Market cap serves as a quick and dirty way for investors to understand and assess the size of publicly traded companies and make assumptions about their risk profiles as a result.
Calculating Market Cap
Market cap can be calculated using basic arithmetic.
Simply multiply the number of outstanding shares by the current share price to arrive at the current market capitalization.
Using this calculation, a company whose stock trades for $50 per share with 100,000 shares outstanding has a market cap of $5 million ($50 x 100,000 shares).
Investors assume that the market cap is proportionate to the size of a company.
Generally speaking, the size of a company offers some indication to investors about how they can expect it to behave with regard to returns and risk.
Companies are typically categorized based on their market cap. The standard small-cap, mid-cap, and large-cap classifications have been modified to also include micro-cap and mega-cap stock classifications on either end of the scale.
Market Cap and Risk
Micro-cap stocks are any stocks with a market capitalization between approximately $50 million and $300 million.
As the name implies, these are some of the smallest companies on the major exchanges.
Companies classified as small-cap start at about $300 million and include those up to roughly $2 billion in market capitalization.
Mid-cap stocks top out at $10 billion, where the large-cap designation begins, and the largest companies, those with over $200 billion in market capitalization, are considered mega-cap.
It is worth noting that stocks may have very high share prices with lower market caps and vice versa.
As savvy investors know, a quick glance at the share price of a company tells us almost nothing about the company as a whole. Because market capitalization is based on the share price in conjunction with the total number of outstanding shares, share price is just one part of the equation.

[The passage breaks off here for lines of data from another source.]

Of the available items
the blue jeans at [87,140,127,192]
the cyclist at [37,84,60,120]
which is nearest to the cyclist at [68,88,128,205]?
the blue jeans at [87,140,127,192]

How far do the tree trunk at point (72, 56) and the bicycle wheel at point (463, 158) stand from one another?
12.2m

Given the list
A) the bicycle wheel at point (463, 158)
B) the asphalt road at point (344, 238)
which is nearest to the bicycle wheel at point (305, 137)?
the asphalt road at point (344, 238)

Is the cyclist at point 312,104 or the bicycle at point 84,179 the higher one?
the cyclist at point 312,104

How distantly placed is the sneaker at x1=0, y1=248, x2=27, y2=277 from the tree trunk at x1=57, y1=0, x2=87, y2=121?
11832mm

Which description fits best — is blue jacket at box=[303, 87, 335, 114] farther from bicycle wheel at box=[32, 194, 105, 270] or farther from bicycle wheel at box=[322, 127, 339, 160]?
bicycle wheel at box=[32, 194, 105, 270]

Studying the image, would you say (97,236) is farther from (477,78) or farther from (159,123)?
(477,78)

Large-Cap and Mega-Cap Stocks
Generally speaking, the smaller the company, the greater the risk and the potential reward. Large-cap companies and their bigger siblings mega-cap companies are those that have been around for a long time.

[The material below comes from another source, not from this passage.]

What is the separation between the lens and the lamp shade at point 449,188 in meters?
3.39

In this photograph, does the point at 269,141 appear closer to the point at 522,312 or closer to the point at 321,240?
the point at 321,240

Unlike small-cap companies hey have stable, predictable revenue streams and a solid business foundation. They have the ability to weather stormy market conditions, and the stock price of these companies does not normally fluctuate wildly.

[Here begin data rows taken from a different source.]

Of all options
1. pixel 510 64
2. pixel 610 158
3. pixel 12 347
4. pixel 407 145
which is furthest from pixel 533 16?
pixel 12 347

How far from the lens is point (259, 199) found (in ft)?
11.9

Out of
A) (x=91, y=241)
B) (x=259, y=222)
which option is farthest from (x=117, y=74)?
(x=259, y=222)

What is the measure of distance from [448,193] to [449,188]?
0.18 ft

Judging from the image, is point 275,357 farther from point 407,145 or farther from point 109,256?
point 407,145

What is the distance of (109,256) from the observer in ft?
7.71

An investment in a large- or mega-cap stock often carries lower risk. The rewards come in the form of dividend payments or share value appreciation over time.
Micro-Cap and Small-Cap Stocks
On the capitalization spectrum, small-cap companies are much smaller and often newer than their large-cap counterparts.
These companies serve a more niche market, have a single revenue stream, or are still very much in their growth period. They are seen as riskier investments.
Their business models are largely untested by time and they have a limited operating history. Additionally, because they have fewer resources, on average, they can be very sensitive to negative market conditions.
Micro- and small-cap companies can deliver something that larger companies cannot, however—growth.
Since these companies are still in their growth stages, there is an opportunity for the share price to appreciate quickly and to produce returns much higher than those of more stable, predictable companies.
These companies are considered high risk, high reward.
Mid-cap companies fall between the two ends of the spectrum. They are still growing and expanding but they have a longer operating history than their small-cap counterparts.
Considered riskier than large-cap stocks but safer than small- and micro-cap stocks, mid-cap stocks split the difference for risk and reward.